Aim of the exercise: Rewrite the listing below with every occurrence of "tree trunk" swapped for "tree stem", and leave everything else unchanged.

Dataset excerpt
-----
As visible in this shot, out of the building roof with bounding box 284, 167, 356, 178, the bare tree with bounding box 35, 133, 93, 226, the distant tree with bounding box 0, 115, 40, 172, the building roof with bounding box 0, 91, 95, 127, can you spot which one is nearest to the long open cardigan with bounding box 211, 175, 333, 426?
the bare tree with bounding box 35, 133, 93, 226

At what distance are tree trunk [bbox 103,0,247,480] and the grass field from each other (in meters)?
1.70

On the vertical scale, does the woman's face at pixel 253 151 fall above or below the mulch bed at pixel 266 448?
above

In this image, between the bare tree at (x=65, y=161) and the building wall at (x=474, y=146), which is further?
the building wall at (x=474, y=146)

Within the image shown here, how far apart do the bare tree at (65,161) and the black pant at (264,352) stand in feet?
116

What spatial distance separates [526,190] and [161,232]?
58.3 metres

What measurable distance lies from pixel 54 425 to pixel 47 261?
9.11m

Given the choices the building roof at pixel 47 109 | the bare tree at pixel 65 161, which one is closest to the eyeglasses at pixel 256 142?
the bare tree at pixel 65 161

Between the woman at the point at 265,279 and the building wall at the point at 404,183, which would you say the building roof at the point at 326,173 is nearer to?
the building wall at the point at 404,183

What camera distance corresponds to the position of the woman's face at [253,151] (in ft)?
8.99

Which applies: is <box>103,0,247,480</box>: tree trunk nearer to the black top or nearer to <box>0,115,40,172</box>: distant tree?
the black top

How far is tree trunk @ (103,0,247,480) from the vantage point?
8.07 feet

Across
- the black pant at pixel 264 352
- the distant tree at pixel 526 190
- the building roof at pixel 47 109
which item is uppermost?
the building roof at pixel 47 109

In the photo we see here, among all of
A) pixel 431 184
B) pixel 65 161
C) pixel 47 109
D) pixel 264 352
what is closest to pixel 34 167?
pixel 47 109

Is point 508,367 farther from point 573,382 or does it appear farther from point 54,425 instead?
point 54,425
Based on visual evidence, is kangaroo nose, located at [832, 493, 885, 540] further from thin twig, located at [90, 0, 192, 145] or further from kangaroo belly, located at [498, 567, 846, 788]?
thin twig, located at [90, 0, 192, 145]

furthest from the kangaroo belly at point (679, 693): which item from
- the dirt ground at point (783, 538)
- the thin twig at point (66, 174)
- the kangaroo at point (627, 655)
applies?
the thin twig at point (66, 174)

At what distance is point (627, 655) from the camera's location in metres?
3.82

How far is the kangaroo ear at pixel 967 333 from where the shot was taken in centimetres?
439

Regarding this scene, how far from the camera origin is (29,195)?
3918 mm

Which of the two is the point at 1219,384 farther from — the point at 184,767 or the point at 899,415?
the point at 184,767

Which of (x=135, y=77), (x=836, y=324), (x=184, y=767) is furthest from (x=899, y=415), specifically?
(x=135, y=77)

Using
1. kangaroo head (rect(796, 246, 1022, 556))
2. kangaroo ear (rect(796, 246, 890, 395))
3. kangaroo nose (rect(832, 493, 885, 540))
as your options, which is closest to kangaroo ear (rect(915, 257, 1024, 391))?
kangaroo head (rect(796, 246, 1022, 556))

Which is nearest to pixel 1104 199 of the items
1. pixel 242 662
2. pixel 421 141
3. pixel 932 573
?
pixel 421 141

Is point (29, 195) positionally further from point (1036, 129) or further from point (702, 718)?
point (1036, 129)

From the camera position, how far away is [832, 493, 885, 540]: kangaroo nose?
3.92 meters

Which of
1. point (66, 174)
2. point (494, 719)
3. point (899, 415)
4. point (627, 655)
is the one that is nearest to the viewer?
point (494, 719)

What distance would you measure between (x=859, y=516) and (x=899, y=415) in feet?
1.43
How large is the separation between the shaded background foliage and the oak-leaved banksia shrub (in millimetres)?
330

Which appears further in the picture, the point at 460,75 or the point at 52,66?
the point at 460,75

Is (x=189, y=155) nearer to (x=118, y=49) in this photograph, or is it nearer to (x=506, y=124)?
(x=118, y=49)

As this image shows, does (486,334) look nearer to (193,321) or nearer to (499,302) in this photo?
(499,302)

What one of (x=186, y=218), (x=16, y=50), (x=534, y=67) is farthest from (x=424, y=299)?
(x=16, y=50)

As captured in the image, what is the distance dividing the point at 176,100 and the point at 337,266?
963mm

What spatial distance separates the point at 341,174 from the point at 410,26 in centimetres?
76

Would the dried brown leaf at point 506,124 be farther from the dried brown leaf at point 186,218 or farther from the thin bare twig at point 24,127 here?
-----
Response to this exercise:
As visible in this shot, out of the building roof with bounding box 284, 167, 356, 178, the bare tree with bounding box 35, 133, 93, 226, the distant tree with bounding box 0, 115, 40, 172, the building roof with bounding box 0, 91, 95, 127, can you spot which one is nearest to the long open cardigan with bounding box 211, 175, 333, 426?
the bare tree with bounding box 35, 133, 93, 226

At what distance are tree stem [bbox 103,0,247,480] and the grass field from each other (in meters)?
1.70

On the vertical scale, does the woman's face at pixel 253 151 fall above or below the mulch bed at pixel 266 448?
above

In this image, between the bare tree at (x=65, y=161) and the building wall at (x=474, y=146), which is further?
the building wall at (x=474, y=146)

Within the image shown here, how far apart do the bare tree at (65,161) and the black pant at (264,352) stand in feet?
116

What spatial distance separates [526,190] and [161,232]?
58.3 metres

What measurable distance lies from pixel 54 425 to pixel 47 261?
9.11m

Given the choices the building roof at pixel 47 109 | the bare tree at pixel 65 161, which one is closest to the eyeglasses at pixel 256 142?
the bare tree at pixel 65 161

Between the woman at the point at 265,279 and the building wall at the point at 404,183, which would you say the building roof at the point at 326,173 is nearer to?
the building wall at the point at 404,183

What camera distance corresponds to the position of the woman's face at [253,151] (in ft)?
8.99

Which applies: is <box>103,0,247,480</box>: tree stem nearer to the black top or nearer to <box>0,115,40,172</box>: distant tree?
the black top

How far is tree stem @ (103,0,247,480) from the vantage point?
8.07 feet

Across
- the black pant at pixel 264 352
- the distant tree at pixel 526 190
- the building roof at pixel 47 109
which item is uppermost?
the building roof at pixel 47 109

In the photo we see here, among all of
A) pixel 431 184
B) pixel 65 161
C) pixel 47 109
D) pixel 264 352
what is closest to pixel 34 167?
pixel 47 109

Is point 508,367 farther from point 573,382 or does it appear farther from point 54,425 instead?
point 54,425
Based on visual evidence, is kangaroo nose, located at [832, 493, 885, 540] further from thin twig, located at [90, 0, 192, 145] or further from kangaroo belly, located at [498, 567, 846, 788]?
thin twig, located at [90, 0, 192, 145]

furthest from the kangaroo belly at point (679, 693): which item from
- the dirt ground at point (783, 538)
- the thin twig at point (66, 174)
- the kangaroo at point (627, 655)
applies?
the thin twig at point (66, 174)

At what distance is point (627, 655) from the camera's location in metres?
3.82

How far is the kangaroo ear at pixel 967 333 from where the shot was taken in centimetres?
439

Regarding this scene, how far from the camera origin is (29,195)?
3918 mm

Which of the two is the point at 1219,384 farther from — the point at 184,767 or the point at 899,415?
the point at 184,767

Which of (x=135, y=77), (x=836, y=324), (x=184, y=767) is furthest from (x=899, y=415), specifically?
(x=135, y=77)

Using
1. kangaroo head (rect(796, 246, 1022, 556))
2. kangaroo ear (rect(796, 246, 890, 395))
3. kangaroo nose (rect(832, 493, 885, 540))
as your options, which is closest to kangaroo ear (rect(915, 257, 1024, 391))?
kangaroo head (rect(796, 246, 1022, 556))

Which is nearest to pixel 1104 199 of the items
1. pixel 242 662
2. pixel 421 141
3. pixel 932 573
?
pixel 421 141

Is point (29, 195) positionally further from point (1036, 129) or further from point (702, 718)?
point (1036, 129)

From the camera position, how far away is [832, 493, 885, 540]: kangaroo nose?
3.92 meters

Which of
1. point (66, 174)
2. point (494, 719)
3. point (899, 415)
4. point (627, 655)
is the one that is nearest to the viewer?
point (494, 719)

What distance would you measure between (x=859, y=516) and (x=899, y=415) in feet?
1.43
How large is the separation between the shaded background foliage and the oak-leaved banksia shrub (in millimetres)?
330

Which appears further in the picture, the point at 460,75 or the point at 52,66?
the point at 460,75

Is (x=189, y=155) nearer to (x=118, y=49) in this photograph, or is it nearer to (x=506, y=124)?
(x=118, y=49)

As this image shows, does (486,334) look nearer to (193,321) or nearer to (499,302) in this photo?
(499,302)

What one of (x=186, y=218), (x=16, y=50), (x=534, y=67) is farthest from (x=424, y=299)?
(x=16, y=50)

As captured in the image, what is the distance dividing the point at 176,100 and the point at 337,266?
963mm

What spatial distance separates the point at 341,174 from the point at 410,26 in centimetres?
76

Would the dried brown leaf at point 506,124 be farther from the dried brown leaf at point 186,218 or farther from the thin bare twig at point 24,127 here?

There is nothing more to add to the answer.